Since BNR’s inception, we have always provided hosting for our clients. Not because it’s a big profit center (pro tip: it’s not and it’s a pain!) but because of the benefits of controlling the entire hosting environment. Not only do we not have to worry about pointing fingers when something goes wrong, but we can optimize our servers for the needs of our clients.

Knowing the technical benefits are great, but most business owner’s eyes start to glaze over when you start taking about minifying CSS and running mod_pagespeed as well as serving assets through a CDN. By the time you mention the proxy firewall they’re completely gone. Most people just don’t want to know the details, they just want their site to work and load fast.

Until recently, it was difficult to quantify the value of having BNR hosting.
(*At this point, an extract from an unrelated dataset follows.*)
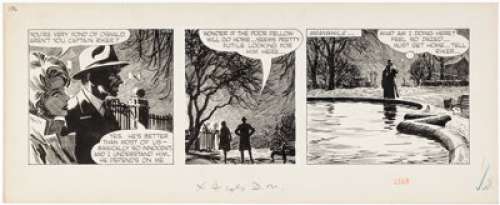 Wright, David | David Wright Carol Day #1132 Daily Comic Strip Original Art (London Daily Mail, c. 1960s). ... | Heritage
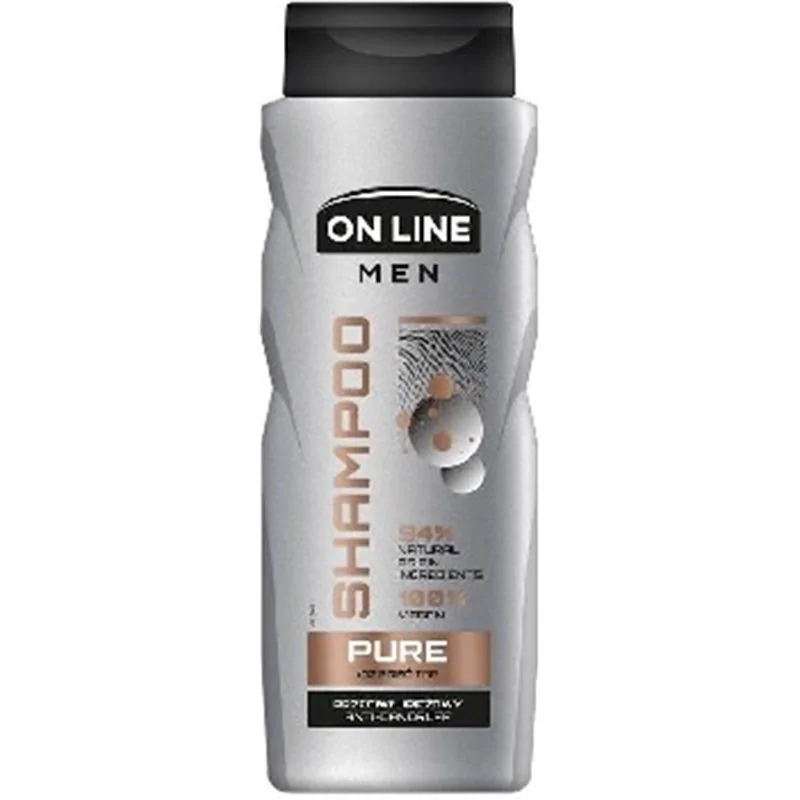 On Line szampon Men Dziegieć 400ml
Then back in June of last year that all changed. A long-time client decided that they wanted to venture out and try their options. It was an amicable parting, no hard feelings at all it was just a business decision, and we can’t keep all of our clients forever.
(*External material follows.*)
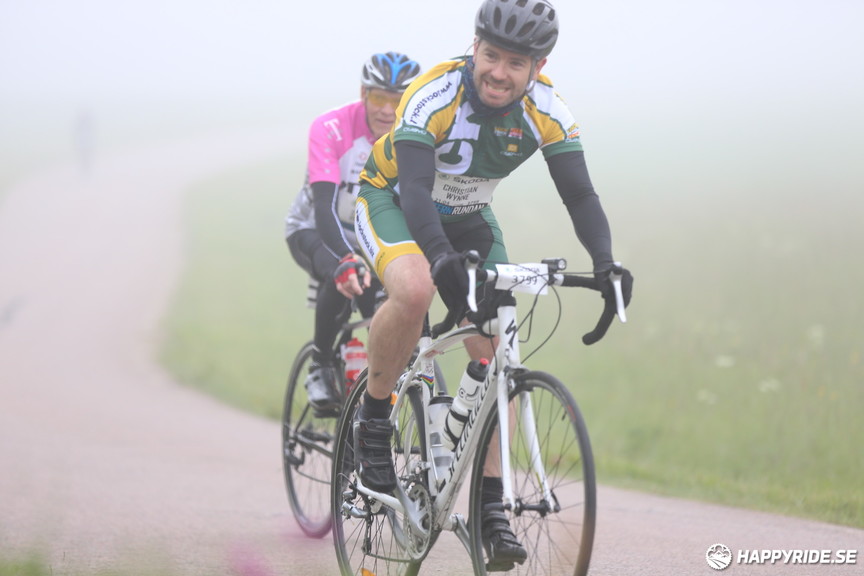 Bild från Vätternrundan 2017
Unfortunately for my former client, the firm they went with left a lot to be desired. Less than six months later, they had had enough and wanted their traffic back. Wait, what? That’s right. Over the few months that they had been gone from BNR the site experienced a 60% drop in traffic! Now they were under pressure from their advertisers because they could no longer support the ad space they had already sold.

It is important to note that the site was still on Joomla. The new firm upgraded it from J1.5 to J2.5, but the template was exactly the same and all of the site functionality was the same. The content schedule was the same and for all intents and purposes, the front end of the site was no different. All of this is why I was thrilled to see the image above.

This is a graph taken straight from Google Analytics. It represents the total number of monthly page views on the site from June 2008 to September 2014. For reference, the 3 red lines where the graph makes sudden changes are as follows –

1. New site goes live – the old site is ported to Joomla and moves to a BNR server early in April 2011. The increased traffic is not surprising because the site being replaced was nearly 10 years old. Modern design and site features certainly account for much of the traffic increase.

2. Site moves to new server – The BNR built site is moved to its new home on June 1, 2013. The drop in traffic is immediate and severe. Traffic trends downward for the first time since the site was redesigned and bottoms out in November 2013.

3. Site is transferred back to BNR – near the end of November the site was moved back to BNRs servers. By this time the site had been hit with a manual Google penalty. BNR had the penalty removed within a week of moving the site. The site regained about 60% of its lost traffic the first month back and had its best month of traffic in January 2014.

Because the site was basically unchanged from Google’s perspective we had a nearly perfect single variable A/B test where hosting was the only difference. It’s unfortunate that my client has this experience, but luckily we were able to get everything back on track quickly before a disaster turned in to a catastrophic failure for the site.